Document section

══════

As more states have legalized recreational marijuana, the edibles market has seen a surge. But the choice by many manufacturers to market their products as candy look-alikes has opened the door for intellectual property lawsuits—and puts young children at greater risk of accidental ingestion.
The Wm. Wrigley Jr. Company, owned by candy giant Mars Inc., filed a lawsuit in May against five companies for selling cannabis-infused edibles designed to look like Skittles, Starburst and Life Savers. Though the suit focuses on intellectual property rights, the plaintiffs also argue that the copycat products could lead people to mistakenly ingest drugs—particularly young children.
Similar lawsuits have previously been brought by the Hershey Company (against TinctureBelle for products resembling Reese’s Peanut Butter Cups, Heath bars, Almond Joy bars and York Peppermint Patties), Mondelez International (against a company selling Stoney Patch Kids) and Ferrara Candy Company (against a store selling Medicated Nerds Rope). These lawsuits have all been settled, with the smaller companies agreeing to halt production and sales of those products.

══════

Given data

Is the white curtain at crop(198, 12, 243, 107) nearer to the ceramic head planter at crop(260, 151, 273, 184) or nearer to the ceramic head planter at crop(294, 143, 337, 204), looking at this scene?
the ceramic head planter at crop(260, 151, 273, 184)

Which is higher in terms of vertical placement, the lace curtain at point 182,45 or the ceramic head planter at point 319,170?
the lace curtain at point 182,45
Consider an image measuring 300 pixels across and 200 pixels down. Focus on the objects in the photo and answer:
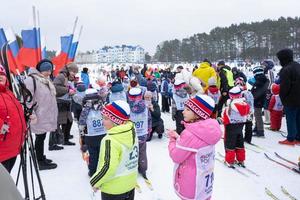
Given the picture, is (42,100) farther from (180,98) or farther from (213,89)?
(213,89)

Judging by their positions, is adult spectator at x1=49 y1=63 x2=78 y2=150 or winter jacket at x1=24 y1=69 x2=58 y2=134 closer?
winter jacket at x1=24 y1=69 x2=58 y2=134

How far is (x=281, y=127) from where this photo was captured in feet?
29.8

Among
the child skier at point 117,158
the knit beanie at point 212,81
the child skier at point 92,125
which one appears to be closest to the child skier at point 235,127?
the child skier at point 92,125

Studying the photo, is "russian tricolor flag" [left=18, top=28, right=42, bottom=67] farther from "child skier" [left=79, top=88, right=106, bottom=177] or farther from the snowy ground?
"child skier" [left=79, top=88, right=106, bottom=177]

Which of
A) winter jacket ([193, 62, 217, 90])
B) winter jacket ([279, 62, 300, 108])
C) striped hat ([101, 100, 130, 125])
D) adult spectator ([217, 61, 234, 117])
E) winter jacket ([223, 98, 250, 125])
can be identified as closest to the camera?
striped hat ([101, 100, 130, 125])

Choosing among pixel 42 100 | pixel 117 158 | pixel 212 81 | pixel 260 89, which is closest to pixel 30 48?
pixel 42 100

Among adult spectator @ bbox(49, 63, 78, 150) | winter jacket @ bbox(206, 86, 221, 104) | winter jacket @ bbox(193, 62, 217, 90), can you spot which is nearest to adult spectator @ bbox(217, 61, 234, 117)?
winter jacket @ bbox(206, 86, 221, 104)

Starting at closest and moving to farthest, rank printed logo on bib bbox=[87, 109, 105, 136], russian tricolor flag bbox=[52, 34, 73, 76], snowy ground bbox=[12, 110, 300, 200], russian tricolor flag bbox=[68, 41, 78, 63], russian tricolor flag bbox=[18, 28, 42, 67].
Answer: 1. snowy ground bbox=[12, 110, 300, 200]
2. printed logo on bib bbox=[87, 109, 105, 136]
3. russian tricolor flag bbox=[18, 28, 42, 67]
4. russian tricolor flag bbox=[52, 34, 73, 76]
5. russian tricolor flag bbox=[68, 41, 78, 63]

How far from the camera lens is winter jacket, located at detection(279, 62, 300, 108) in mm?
6809

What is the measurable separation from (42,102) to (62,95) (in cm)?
153

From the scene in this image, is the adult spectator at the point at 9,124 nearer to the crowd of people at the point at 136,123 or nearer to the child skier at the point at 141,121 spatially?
the crowd of people at the point at 136,123

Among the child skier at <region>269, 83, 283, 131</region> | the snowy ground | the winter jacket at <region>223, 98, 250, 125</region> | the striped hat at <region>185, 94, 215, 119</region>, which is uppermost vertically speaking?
the striped hat at <region>185, 94, 215, 119</region>

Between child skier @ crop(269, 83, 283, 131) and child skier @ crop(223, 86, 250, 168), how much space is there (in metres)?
2.98

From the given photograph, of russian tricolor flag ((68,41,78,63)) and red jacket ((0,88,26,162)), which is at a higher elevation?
russian tricolor flag ((68,41,78,63))
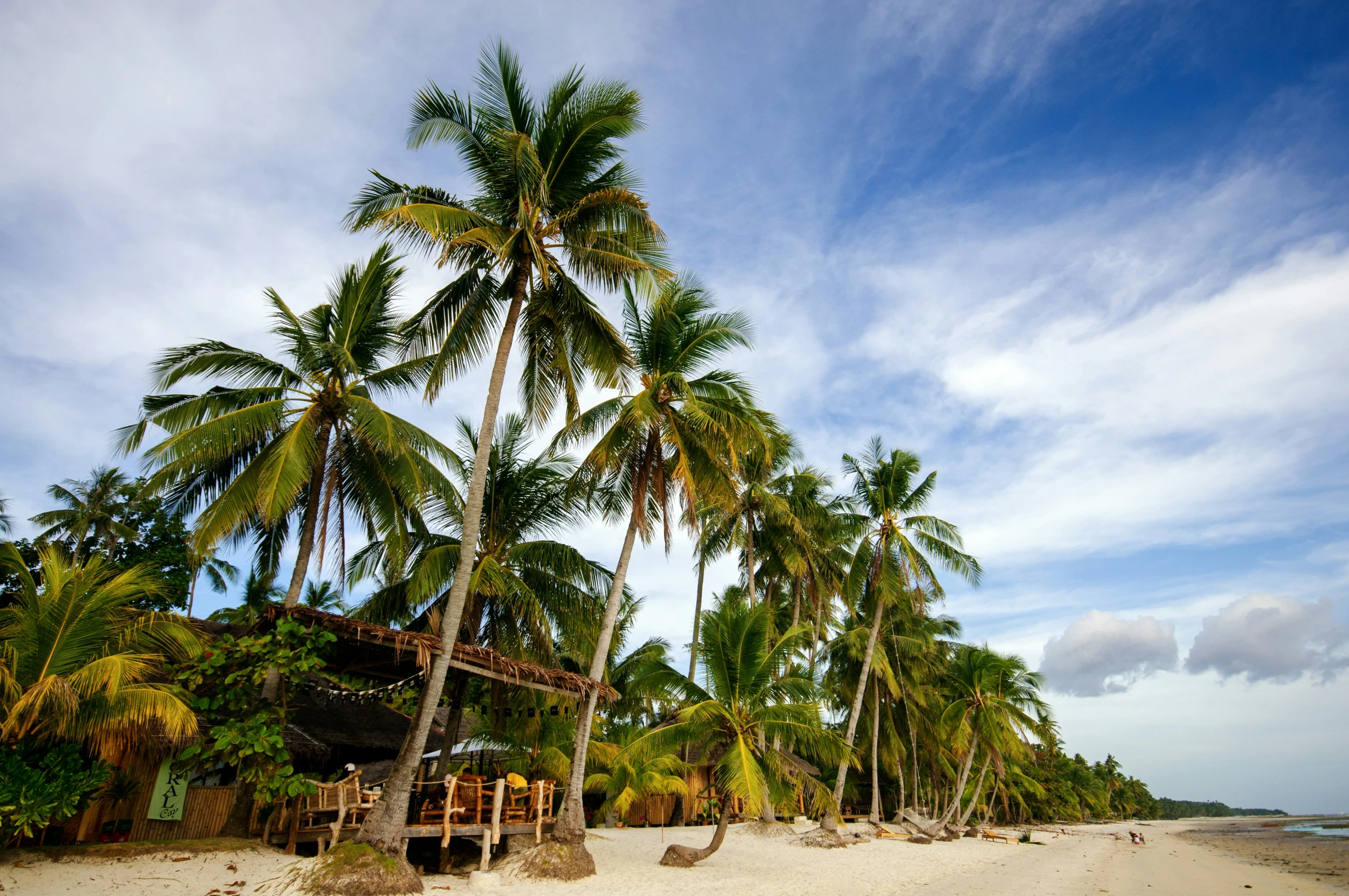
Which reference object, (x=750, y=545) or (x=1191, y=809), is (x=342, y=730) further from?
(x=1191, y=809)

══════

Problem to work on
List every candy company that the text about cannabis edibles above names as having brought a lawsuit over look-alike cannabis products.

Task output
- The Wm. Wrigley Jr. Company
- The Hershey Company
- Mondelez International
- Ferrara Candy Company